Only hard copy is kept around, and only real archival hard copy lasts. One of the problems the Library of Congress faces is how to keep our current generation of books from decaying. The books of the 19th century were made with better paper. The books of this century have mostly been made with a very cheap paper which decays quickly.



I expect that there will be even less archived digital information. What is the lifespan of a CD? What is the lifespan of a recordable CD-ROM? How long do magnetic tapes last?



None of this stuff is made for extremely long-term storage.



But then again, a lot of it is just transient fluff. So it decays. Everything we create decays. That's life.



Come to think of it, popular use of photography is really recent. When did George Eastman start selling the original disposable camera? 1888. "You push the button, we do the rest." Before that, the common person did not have ready access to memorable images. You had to be an artist of some kind or commision art. So we don't have very many everyday images, at least not in comparison to this age of photography.



History is malleable anyways. If you are reading a history book, someone has already gone through and edited what goes in and what stays out. Unless you've lived through it, you really never know exactly what happened. There's a new book of what happened on the Titanic that's been published. There is new information, and old information is updated and corrected. So history "changes."





 Mike Dixon   (K=1387) - Comment Date 10/26/2000
I agree that history has never been very "solid." We just have new ways of manipulating things now.



I do think that digital images are at more risk of being inadvertently lost than paper and plastic photos and negatives. Or rather, we are much more likely to lose the ability to readily access those images. That CD-R may be intact 20 years from now, but what will you read it with? Twenty years ago, 8-inch floppy disks were a common way of storing and retrieving data on PCs. I haven't even seen a 8-inch floppy drive in over 15 years. CD-ROMs have only been mass market devices for about six years; current DVDs can still read those "old" disks, but do you think the mass storage devices five years from now will still be backwards compatible?





 Brian    (K=351) - Comment Date 10/27/2000
If something is worth keeping it will be kept. However, we all share responsibility to preserve the past. If you want a particular letter, message, image, whatever to continue to exist, don't rely on "them" to do it. Print things out, archive them, hand them down to your children.





 bill zelinski   (K=609) - Comment Date 10/27/2000
Who decides what we should keep? "Important" history is not just what "important" people do and what the offical historians say it is. Can we look into the future far enough to decide what should be saved now? I have my doubts. If I may be paranoid for a moment, isn't the ability to erase and rewrite the past one of the favored tools of a totalitarian state? I think eventually talented photographers and artists will work most of these technology issues out, just as has happened in the past, but not without some casualties.

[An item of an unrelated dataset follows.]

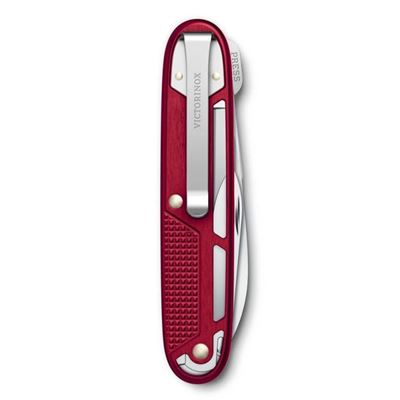 Pocket Knife SYNERGY ALOX 93 mm RED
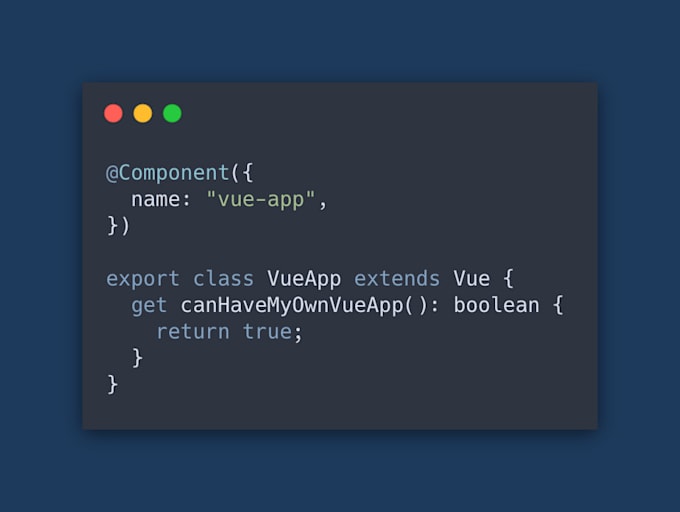 Create a vuejs app for you by Nfejzic | Fiverr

 Conrad Hoffman   (K=287) - Comment Date 10/27/2000
The B&W photography of our grandparents has hung around longer than most of the color shots our parents took when we were little (I'm 45, so adjust your frame of reference accordingly). Todays color is better, but no way will todays snaps or even B&W RC prints be around in a useful form 100 years from now- unless digitized in an archival manner. The number of images made since the late 1800s increases every second, and I can't see any way that we're ever going to keep but a small fraction. Even if we could, who'd have time to ever see even 1% of any given topic or search term?





 Robert Segal   (K=30) - Comment Date 11/10/2000
"I have the world's largest sea shell collection. I keep it on beaches all over the planet." -- Steve Martin



Life is like life is, whether or not you elect to gather bits of it. You cannot 'be here' if you spend your 'now' collecting.